I started to stand from where I’d been kneeling when David offered me a hand. I took it, and he pulled me up, then forgot to release me.
“Finished?” I asked, the warmth from my earlier conversation with Mrs. Walker returning to my face.
Mr. Walker shook his head. “We still have to go over the roof and sweep it. David thought you might want to help with that though.”
“With the sweeping?” I furrowed my eyebrows. I’d climbed my fair share of trees in my lifetime, but never a roof. “I think that might be better left to the professionals.”
David gave my hand a squeeze. “I’ll help you. Have you ever been on top of a house before?”
“That isn’t something generally recommended.”
He raised his eyebrows. “I didn’t ask if it was recommended, I asked if you have done it.”
“No,” I said with a puff of air, for some reason feeling disappointed in myself.
He squeezed my hand. “You are going to love it.”
I scoffed, but the way his eyes sparked made me reconsider my laugh. He was serious—not only about me helping but also about his truly thinking I would like standing on a ladder leading to the top of the Walkers’ home. I glanced up at the roof. The ladder was on the other side, but I’d climbed at least that high before. A slight breeze caught David’s damp hair, teasing it, and the thought of standing near the top of the home, with the wind rustling my hair, made me think he was probably right. I would love it.
David must have seen the shift in my thoughts because he pulled me toward the house. “Don’t worry, I’ll keep you steady while you sweep, and Mr. Walker will hold on to the ladder like he did for me.”
I stumbled—what did David mean he was going to hold me steady? On the ladder? He was going to be on the ladder with me? For a man who had spent over an hour doing physical labor, he had a lot of energy. We were practically running through the Walkers’ home, and I couldn’t get out a protest.
He brought me to the base of the ladder and motioned for me to start climbing.
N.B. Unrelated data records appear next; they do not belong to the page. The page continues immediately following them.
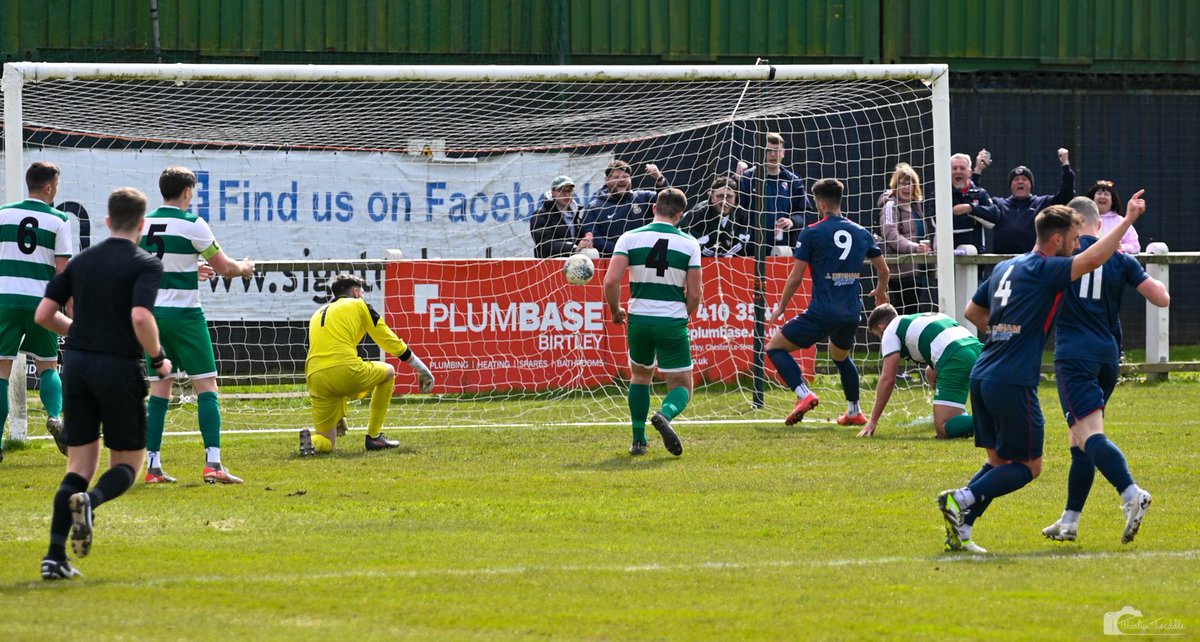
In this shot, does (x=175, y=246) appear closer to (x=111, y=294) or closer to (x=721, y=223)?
(x=111, y=294)

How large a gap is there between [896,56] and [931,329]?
37.0 ft

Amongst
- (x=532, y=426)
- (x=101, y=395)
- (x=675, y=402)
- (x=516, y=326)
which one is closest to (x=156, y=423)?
(x=101, y=395)

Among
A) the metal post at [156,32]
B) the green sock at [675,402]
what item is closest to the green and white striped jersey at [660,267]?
the green sock at [675,402]

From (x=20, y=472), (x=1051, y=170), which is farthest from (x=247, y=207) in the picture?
(x=1051, y=170)

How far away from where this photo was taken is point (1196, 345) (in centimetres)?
2173

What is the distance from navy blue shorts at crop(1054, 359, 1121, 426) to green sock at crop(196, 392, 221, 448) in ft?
17.5

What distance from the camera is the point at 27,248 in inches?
419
Then he bent down, grabbed the brush he’d brought with him, and waited behind me.
“You are going to follow me?” This was like the oak tree all over again.
“Yes. I’ll be right behind you.”
I flushed. That was becoming a problem. “But my skirts ...”
“I can keep your skirts against the ladder. We will be perfectly respectable.”
“Somehow, I doubt my mother would think climbing a ladder to do labor is respectable.”
“What do you think?” His eyes met mine again, and this time, it wasn’t simply the joy of doing this work that made them spark. There was something else—something deeper. He wanted to share this love of his with me. He wanted me to see this side of him, the side he’d discovered and made for himself.
I swallowed. “I don’t actually care what Mama would think. I would like to see the world from the top of a roof you’ve thatched.”
The corners of his mouth lifted, and the world faded away behind that smile. My breath caught, but I don’t think he noticed the effect he had on me, because he simply put both of his hands at my waist, turned me around, and, with a bit of a push, said, “Up you go, then.”
David was true to his word and followed directly behind me, his free hand holding on to the side of the ladder at my waist and sliding up each time I took another step.
Mrs. Walker was going to absolutely love watching us.
“All the way to the top,” David said, his mouth near my shoulder. “And we will brush the debris down.”
I nodded and kept climbing, enjoying the feel of David’s body keeping me pressed safely into the ladder. When we reached the top, I stopped, unsure of what to do next. David had the brush, and I didn’t dare turn around to look at him. My only view was the top of the ladder and an up-close inspection of the roof’s thatch.
“Now what should I do?” I asked.
David took one more step so he was only one rung behind me, his chest warm against my back. “Here,” he said, handing me the brush. “It’s like sweeping. We have to clean up the mess I made earlier.”
It took some getting used to, but eventually, I relaxed enough to lift my chest away from the ladder in order to swing the brush up and then sweep it downward.
“Good,” David said, his words at the back of my exposed neck and a rush of heat flooding down my spine. I brushed faster. This was a terrible idea. My thoughts were misbehaving along the same lines that Mrs. Walker’s had earlier.
We reached the bottom of the roofline, and I stopped. “Thank you for letting me help,” I said. My voice sounded a bit too breathless for my liking, but that could be attributed to the work I’d just done. “It might be best if you finish the rest of the sweeping yourself.”